**Exercise requirements**:
A. Answer these questions using the forum thread about the domain, below.
(i) How many days did the poster first claim were left to redeem the domain?
(ii) According to the correction, on what day was the domain actually redeemed and transferred?
(iii) What does rlm say he has at CIRA?
B. Quote the part of the forum thread about the domain, below, that opens with the words containing "I did make one" and closes with "DomainRecap (Jan 13, 2021)".

**Reading text**:
......

This is how I'm starting to feel now that I've looked into it some more. I was first confused by the emails so I left them in my inbox to come back to later, and then forgot about it. It obviously never lit a fire under my ass but someone essentially stole this domain from me considering I still had 30 days left to redeem it. It's not like they knew whether I intended on keeping it or not.



			
				rlm said:
			
		

> If you want some answers, I have a contact at CIRA.



Thanks. I will be in touch.


----------



## Esdiel (Jan 13, 2021)

Esdiel said:
			
		

> ... someone essentially stole this domain from me considering I still had 30 days left to redeem it. It's not like they knew whether I intended on keeping it or not.



*CORRECTION:*

I did make one mistake on the facts, although it's somewhat trivial to the main issue. 

The domain was actually redeemed and transferred on the very last day it was possible. Therefore, I probably only had a few hours left to redeem it, and not 30 days. 

It still doesn't change the fact the domain was taken/transferred just hours before it was supposed to be lined up for TBR, but it makes me a little less concerned about it all... even if something fishy still took place.


----------



## DomainRecap (Jan 13, 2021)

So you were yet another victim of...


----------



## DomainTrader (Jan 17, 2021)

DomainRecap said:
			
		

> So you were yet another victim of...




LOL


----------

......

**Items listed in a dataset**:
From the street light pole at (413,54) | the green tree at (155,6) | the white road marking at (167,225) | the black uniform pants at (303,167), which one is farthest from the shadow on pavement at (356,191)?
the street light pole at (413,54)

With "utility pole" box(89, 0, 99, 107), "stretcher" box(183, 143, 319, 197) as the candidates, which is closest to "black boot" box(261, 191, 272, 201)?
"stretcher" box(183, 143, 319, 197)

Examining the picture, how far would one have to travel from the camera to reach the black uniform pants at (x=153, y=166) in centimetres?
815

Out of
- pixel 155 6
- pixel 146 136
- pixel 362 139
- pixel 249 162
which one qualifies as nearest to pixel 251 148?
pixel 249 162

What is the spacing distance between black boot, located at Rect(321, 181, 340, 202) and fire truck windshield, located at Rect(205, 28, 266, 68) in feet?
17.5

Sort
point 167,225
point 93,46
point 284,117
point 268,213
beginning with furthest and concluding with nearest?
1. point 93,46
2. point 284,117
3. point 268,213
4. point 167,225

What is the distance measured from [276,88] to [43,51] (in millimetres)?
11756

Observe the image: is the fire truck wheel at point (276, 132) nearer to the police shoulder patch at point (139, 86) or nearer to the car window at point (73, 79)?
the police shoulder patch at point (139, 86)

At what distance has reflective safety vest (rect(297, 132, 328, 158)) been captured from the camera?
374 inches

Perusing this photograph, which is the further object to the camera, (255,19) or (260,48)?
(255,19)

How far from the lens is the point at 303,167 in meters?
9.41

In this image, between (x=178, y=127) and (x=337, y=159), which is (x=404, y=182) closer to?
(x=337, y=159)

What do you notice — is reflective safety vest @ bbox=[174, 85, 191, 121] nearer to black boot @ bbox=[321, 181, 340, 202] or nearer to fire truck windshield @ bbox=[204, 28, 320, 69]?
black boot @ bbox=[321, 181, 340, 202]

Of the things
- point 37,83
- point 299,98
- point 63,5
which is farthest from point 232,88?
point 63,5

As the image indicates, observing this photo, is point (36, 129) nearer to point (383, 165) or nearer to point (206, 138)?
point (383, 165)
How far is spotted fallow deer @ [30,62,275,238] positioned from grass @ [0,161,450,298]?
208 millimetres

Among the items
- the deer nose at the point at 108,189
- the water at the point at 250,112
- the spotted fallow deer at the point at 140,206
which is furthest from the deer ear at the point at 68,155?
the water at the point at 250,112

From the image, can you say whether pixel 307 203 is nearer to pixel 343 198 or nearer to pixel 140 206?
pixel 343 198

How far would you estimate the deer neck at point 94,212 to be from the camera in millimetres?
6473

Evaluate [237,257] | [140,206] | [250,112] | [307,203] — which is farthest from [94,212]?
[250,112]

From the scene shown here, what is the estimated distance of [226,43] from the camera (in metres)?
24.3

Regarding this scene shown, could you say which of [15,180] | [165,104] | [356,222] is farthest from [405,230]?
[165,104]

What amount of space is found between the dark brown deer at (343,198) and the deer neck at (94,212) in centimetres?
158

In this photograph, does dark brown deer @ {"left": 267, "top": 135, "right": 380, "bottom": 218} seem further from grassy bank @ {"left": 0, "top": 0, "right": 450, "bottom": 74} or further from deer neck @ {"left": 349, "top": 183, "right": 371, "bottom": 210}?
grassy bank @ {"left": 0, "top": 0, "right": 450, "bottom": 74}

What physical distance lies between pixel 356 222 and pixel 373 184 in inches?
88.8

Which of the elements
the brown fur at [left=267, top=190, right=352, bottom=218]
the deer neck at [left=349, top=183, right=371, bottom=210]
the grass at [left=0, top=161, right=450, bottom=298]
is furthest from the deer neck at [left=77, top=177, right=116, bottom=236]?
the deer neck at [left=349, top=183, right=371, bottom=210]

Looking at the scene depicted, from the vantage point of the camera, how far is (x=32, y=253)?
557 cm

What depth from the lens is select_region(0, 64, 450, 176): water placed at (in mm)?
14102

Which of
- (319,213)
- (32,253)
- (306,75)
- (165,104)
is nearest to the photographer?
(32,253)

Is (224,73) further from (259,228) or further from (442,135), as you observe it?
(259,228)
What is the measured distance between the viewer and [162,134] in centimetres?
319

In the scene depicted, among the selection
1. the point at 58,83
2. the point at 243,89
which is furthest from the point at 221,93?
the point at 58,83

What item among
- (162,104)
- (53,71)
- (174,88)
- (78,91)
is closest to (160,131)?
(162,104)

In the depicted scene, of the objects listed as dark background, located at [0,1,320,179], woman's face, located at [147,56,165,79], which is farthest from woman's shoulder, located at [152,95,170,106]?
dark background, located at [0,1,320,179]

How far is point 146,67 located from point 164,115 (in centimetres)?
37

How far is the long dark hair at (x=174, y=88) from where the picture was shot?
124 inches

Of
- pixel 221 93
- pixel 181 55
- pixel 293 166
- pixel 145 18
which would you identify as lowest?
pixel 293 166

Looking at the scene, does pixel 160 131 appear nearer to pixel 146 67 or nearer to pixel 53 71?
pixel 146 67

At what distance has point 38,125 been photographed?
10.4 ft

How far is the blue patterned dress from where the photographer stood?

......

**Per-task answers**:
A.
(i) 30 days.
(ii) On the very last day it was possible.
(iii) A contact.

B.
I did make one mistake on the facts, although it's somewhat trivial to the main issue. 

The domain was actually redeemed and transferred on the very last day it was possible. Therefore, I probably only had a few hours left to redeem it, and not 30 days. 

It still doesn't change the fact the domain was taken/transferred just hours before it was supposed to be lined up for TBR, but it makes me a little less concerned about it all... even if something fishy still took place.


----------



## DomainRecap (Jan 13, 2021)